## [DIRECTION]
Please extract each line of the records below that contains the word "does".

--- Start of SUPPLIED DATA ---

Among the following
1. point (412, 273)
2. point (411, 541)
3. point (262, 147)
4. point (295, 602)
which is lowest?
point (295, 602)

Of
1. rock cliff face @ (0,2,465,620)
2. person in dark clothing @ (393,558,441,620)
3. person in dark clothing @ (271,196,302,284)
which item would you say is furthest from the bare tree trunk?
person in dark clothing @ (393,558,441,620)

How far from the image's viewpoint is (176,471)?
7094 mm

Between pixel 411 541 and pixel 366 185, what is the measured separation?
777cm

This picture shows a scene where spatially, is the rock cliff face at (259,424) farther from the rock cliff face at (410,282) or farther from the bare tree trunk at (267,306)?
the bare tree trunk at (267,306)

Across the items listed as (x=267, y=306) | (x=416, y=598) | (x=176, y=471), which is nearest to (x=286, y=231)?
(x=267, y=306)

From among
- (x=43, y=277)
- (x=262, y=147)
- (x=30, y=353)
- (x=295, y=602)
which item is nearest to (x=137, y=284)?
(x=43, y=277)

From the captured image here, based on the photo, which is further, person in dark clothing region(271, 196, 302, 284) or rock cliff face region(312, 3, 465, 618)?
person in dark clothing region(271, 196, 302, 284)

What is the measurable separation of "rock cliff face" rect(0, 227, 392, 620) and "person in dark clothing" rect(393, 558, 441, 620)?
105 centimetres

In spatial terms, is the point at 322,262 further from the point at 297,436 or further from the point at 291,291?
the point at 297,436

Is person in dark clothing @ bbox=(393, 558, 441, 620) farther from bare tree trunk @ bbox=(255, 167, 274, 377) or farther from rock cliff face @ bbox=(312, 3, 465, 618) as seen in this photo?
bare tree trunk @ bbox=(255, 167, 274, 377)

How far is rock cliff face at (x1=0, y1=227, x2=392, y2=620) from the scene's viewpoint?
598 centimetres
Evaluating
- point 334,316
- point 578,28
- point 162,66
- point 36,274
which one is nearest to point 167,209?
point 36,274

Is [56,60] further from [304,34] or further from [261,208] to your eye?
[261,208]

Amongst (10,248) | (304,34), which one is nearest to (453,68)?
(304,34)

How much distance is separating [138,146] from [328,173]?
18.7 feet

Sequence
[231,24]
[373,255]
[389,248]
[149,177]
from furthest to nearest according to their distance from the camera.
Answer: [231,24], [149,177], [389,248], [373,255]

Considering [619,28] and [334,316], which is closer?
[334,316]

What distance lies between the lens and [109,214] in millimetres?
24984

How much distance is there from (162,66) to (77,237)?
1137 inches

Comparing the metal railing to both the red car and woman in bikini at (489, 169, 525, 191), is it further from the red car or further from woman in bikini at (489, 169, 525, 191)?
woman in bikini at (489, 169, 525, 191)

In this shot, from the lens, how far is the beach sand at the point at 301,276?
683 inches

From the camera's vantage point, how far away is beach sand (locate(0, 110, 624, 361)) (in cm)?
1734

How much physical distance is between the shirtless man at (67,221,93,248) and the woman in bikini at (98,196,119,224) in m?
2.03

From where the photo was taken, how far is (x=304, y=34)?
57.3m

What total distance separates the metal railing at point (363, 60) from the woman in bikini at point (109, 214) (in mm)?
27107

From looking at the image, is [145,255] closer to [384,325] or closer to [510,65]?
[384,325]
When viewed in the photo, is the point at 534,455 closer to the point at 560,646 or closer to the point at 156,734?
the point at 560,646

--- End of SUPPLIED DATA ---
--- Start of SUPPLIED DATA ---

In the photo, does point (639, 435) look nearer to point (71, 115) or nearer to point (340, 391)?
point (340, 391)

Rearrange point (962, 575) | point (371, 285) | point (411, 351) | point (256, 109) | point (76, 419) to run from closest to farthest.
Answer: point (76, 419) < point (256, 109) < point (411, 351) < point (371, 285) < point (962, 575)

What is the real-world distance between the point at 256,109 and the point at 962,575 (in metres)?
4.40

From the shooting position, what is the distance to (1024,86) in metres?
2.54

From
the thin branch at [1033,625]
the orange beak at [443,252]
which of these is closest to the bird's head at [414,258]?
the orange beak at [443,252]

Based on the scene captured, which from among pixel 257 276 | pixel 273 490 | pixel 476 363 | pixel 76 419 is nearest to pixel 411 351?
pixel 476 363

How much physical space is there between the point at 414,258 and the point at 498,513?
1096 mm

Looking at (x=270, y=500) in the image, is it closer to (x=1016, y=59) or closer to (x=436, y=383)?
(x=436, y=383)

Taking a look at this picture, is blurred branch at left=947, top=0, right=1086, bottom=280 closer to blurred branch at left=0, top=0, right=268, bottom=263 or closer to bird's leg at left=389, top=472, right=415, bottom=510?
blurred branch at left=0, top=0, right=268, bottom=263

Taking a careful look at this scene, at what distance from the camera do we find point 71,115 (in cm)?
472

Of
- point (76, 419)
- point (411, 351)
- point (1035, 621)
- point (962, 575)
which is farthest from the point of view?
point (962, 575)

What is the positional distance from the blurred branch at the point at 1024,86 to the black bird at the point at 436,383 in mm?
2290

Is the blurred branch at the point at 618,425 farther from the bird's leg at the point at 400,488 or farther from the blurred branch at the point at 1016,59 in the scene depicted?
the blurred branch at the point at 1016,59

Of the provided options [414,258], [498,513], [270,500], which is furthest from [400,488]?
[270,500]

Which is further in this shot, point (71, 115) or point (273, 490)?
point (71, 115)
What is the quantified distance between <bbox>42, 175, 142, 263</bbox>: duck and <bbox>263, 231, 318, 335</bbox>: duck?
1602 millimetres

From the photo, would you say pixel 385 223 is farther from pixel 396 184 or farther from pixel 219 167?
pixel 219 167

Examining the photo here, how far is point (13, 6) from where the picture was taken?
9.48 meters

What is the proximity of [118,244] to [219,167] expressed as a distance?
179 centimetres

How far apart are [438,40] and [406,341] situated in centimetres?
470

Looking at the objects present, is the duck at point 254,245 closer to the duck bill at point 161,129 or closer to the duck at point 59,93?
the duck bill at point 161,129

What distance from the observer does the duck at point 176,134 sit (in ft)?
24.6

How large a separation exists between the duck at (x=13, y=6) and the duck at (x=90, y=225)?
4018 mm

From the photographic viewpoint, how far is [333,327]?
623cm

--- End of SUPPLIED DATA ---

## [CORRECT OUTPUT]
In the photo, does point (639, 435) look nearer to point (71, 115) or nearer to point (340, 391)?
What distance from the observer does the duck at point 176,134 sit (in ft)?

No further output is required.